La « performance commerciale ». Deux mots qui, dans un monde idéal, se devraient d’être pléonastiques.
- Le client est passé maître de la relation commerciale. Cette posture de force constitue une fracture historique pour les équipes Commerciales, habituées par le passé à avoir l’ascendant sur leurs interlocuteurs. Cette inversion du rapport de force s’est faite à la faveur d’une information foisonnante disponible immédiatement, propice à la comparaison des fournisseurs ainsi qu’à leur mise en concurrence.
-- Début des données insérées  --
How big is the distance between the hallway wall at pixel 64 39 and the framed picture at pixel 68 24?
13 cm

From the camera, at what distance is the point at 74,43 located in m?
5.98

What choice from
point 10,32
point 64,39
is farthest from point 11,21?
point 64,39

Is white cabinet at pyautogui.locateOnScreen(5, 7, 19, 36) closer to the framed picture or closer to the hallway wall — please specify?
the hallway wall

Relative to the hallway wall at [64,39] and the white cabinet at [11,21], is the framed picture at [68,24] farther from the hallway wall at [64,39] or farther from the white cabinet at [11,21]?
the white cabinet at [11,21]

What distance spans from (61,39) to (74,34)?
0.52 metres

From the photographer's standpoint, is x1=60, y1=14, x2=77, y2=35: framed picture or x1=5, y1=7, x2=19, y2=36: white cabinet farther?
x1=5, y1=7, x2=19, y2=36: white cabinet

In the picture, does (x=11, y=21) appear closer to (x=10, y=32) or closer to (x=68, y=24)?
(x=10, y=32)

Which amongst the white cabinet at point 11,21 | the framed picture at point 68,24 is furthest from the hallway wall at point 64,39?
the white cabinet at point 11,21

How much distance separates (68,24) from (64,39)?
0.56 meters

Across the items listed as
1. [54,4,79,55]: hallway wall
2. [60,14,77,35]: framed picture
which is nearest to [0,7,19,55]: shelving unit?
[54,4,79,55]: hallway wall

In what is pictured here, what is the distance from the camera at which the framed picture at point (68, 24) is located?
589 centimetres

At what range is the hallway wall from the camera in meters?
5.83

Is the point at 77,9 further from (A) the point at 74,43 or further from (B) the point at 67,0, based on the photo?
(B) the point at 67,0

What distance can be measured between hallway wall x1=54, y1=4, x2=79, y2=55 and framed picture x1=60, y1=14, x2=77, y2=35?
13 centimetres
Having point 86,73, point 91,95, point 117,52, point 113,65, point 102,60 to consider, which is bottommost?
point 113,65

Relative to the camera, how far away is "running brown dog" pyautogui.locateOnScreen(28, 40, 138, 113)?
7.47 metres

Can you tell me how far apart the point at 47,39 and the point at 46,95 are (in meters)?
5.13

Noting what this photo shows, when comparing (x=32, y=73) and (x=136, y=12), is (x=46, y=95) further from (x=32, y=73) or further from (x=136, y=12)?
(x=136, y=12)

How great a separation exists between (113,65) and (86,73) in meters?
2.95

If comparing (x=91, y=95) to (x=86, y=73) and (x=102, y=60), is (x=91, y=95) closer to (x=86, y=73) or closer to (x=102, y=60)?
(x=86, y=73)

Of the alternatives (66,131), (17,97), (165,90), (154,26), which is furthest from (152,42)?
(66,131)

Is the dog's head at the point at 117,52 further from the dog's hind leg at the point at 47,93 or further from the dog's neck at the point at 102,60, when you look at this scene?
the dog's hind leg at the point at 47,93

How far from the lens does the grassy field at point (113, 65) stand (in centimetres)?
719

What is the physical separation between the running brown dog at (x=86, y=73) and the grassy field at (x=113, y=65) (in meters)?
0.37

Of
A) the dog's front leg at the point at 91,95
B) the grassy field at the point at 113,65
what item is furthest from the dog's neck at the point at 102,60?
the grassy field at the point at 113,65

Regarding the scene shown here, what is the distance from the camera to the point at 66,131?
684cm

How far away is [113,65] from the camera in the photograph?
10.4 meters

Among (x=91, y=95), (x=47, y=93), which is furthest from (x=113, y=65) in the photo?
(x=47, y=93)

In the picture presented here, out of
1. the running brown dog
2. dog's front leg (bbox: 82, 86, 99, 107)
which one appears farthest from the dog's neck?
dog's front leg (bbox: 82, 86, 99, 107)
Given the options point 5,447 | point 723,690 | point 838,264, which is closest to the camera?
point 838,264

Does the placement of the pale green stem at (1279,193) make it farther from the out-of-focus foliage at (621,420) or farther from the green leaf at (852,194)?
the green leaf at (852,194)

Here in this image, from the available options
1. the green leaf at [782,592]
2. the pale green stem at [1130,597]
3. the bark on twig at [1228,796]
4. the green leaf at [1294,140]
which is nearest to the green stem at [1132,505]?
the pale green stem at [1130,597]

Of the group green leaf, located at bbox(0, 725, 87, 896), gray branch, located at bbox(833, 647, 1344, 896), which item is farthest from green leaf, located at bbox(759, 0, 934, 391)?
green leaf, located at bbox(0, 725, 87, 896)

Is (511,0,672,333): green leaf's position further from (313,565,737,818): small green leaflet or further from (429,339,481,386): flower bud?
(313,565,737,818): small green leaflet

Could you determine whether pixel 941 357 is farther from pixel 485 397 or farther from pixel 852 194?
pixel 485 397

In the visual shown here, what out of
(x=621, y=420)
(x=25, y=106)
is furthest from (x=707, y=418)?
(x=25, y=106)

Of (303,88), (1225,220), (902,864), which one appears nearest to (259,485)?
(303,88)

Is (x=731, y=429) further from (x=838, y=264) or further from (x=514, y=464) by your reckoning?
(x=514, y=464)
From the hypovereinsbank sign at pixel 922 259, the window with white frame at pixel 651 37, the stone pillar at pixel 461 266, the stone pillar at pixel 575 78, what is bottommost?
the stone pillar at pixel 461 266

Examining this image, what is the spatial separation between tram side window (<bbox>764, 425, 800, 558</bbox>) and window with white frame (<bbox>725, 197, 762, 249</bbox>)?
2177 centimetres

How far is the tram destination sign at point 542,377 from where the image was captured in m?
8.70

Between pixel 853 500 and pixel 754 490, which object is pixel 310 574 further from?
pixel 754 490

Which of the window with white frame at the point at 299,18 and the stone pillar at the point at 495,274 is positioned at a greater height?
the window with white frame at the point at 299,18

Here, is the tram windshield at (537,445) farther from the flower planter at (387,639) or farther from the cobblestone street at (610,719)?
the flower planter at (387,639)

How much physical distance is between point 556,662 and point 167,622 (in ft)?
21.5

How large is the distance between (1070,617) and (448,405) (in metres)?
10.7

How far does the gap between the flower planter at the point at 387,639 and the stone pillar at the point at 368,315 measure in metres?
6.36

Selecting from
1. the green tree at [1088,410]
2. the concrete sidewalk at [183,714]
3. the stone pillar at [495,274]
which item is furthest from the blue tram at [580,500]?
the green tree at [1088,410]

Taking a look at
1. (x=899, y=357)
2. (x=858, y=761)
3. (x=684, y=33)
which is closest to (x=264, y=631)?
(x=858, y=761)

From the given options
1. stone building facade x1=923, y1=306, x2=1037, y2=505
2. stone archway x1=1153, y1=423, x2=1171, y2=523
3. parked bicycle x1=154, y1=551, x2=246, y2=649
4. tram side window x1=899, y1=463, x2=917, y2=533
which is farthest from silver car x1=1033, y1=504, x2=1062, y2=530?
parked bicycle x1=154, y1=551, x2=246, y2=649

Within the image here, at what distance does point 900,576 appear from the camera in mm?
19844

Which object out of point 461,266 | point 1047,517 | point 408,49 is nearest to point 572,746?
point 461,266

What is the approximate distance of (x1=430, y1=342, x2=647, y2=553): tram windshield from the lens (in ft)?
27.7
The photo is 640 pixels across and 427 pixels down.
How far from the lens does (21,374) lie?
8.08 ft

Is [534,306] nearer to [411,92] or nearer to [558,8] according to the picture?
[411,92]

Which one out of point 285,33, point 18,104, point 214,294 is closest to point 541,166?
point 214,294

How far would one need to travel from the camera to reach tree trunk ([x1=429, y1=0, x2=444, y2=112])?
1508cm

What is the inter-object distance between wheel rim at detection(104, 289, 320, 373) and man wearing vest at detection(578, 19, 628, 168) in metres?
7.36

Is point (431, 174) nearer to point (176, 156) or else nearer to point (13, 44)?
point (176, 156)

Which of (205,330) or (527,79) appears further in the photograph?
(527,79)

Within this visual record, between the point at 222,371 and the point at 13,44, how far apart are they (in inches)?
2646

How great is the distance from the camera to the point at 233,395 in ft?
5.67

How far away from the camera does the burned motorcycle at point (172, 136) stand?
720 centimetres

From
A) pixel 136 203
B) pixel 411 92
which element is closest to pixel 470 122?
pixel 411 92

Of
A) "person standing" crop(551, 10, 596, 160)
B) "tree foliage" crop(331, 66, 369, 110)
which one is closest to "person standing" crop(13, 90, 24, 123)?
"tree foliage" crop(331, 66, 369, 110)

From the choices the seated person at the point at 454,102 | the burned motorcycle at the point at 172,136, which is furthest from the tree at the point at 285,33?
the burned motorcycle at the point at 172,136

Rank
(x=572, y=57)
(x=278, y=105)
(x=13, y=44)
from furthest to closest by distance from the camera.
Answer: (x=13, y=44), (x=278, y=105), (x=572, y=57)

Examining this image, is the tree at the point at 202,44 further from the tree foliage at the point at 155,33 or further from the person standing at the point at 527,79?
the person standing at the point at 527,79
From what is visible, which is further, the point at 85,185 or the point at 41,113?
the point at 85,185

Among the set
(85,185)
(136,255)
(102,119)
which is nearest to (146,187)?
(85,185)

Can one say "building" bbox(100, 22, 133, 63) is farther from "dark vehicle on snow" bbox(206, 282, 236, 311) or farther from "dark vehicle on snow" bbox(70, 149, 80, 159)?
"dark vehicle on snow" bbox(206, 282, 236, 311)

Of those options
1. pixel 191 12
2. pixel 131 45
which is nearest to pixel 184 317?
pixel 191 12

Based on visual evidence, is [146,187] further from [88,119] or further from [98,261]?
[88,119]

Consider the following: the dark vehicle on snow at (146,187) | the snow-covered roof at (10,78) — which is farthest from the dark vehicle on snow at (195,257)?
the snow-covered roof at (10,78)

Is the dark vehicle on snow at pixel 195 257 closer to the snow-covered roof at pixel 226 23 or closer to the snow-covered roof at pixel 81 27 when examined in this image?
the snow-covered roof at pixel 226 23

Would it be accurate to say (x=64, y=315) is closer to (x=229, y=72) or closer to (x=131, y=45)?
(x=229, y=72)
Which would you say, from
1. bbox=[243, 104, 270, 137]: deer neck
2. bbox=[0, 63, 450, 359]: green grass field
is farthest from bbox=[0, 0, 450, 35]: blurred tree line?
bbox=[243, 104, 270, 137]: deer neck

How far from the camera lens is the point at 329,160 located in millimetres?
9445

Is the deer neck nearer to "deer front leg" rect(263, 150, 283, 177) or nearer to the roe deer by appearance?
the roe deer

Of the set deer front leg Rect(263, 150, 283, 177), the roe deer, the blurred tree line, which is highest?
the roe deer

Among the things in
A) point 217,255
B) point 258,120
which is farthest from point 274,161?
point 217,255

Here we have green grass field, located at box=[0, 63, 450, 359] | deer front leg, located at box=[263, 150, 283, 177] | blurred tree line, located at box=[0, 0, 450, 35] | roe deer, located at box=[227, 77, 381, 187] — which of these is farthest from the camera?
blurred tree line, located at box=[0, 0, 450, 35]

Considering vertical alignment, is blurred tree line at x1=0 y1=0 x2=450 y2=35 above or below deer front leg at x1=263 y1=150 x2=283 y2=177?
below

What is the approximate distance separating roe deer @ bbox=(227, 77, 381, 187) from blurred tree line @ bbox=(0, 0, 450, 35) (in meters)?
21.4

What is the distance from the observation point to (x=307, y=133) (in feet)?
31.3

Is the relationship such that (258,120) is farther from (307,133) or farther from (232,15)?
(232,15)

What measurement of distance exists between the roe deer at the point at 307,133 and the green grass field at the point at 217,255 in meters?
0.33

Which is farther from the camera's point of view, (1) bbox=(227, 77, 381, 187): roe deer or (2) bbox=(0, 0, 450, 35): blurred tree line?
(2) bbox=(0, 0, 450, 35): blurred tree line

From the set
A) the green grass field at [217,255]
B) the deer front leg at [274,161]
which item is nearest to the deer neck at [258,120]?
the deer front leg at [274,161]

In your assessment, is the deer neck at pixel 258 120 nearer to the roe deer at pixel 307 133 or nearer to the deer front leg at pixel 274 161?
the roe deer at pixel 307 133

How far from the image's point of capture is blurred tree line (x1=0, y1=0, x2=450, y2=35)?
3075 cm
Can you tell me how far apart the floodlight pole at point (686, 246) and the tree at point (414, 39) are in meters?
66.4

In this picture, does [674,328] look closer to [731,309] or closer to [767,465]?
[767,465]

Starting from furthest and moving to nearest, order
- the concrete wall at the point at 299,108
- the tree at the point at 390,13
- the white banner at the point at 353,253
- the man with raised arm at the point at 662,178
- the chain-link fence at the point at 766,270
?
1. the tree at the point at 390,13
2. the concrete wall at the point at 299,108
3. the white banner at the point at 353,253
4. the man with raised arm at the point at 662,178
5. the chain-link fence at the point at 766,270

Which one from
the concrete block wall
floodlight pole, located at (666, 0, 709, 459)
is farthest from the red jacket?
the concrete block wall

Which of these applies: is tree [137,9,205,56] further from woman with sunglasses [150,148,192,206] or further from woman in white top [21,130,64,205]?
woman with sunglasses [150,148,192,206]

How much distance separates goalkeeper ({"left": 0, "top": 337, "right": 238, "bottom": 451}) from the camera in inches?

A ce titre, les clients et prospects exigent de la part des Commerciaux des offres faites à des prix compétitifs, dans un délai toujours raccourci, avec des exigences fortes en matière de qualité de « délivrables ». La personnalisation de l’offre devient un critère clef d’achat rendant caduques les vieilles solutions « sur étagère ».
- Les Commerciaux, pour lesquels les attentes en matière de rémunération doivent s’accompagner d’un sentiment de satisfaction et d’épanouissement au travail, avec une culture d’entreprise et des valeurs comme la reconnaissance du travail accompli et l’esprit d’équipe qui constituent autant de facteurs de motivation et de recrutement / rétention des talents. Le cadre juridique lui-même évolue en ce sens, avec, à titre d’exemple, les ordonnances Macron de 2017 en matière de QVT qui questionnent également les modes d’organisation au travail.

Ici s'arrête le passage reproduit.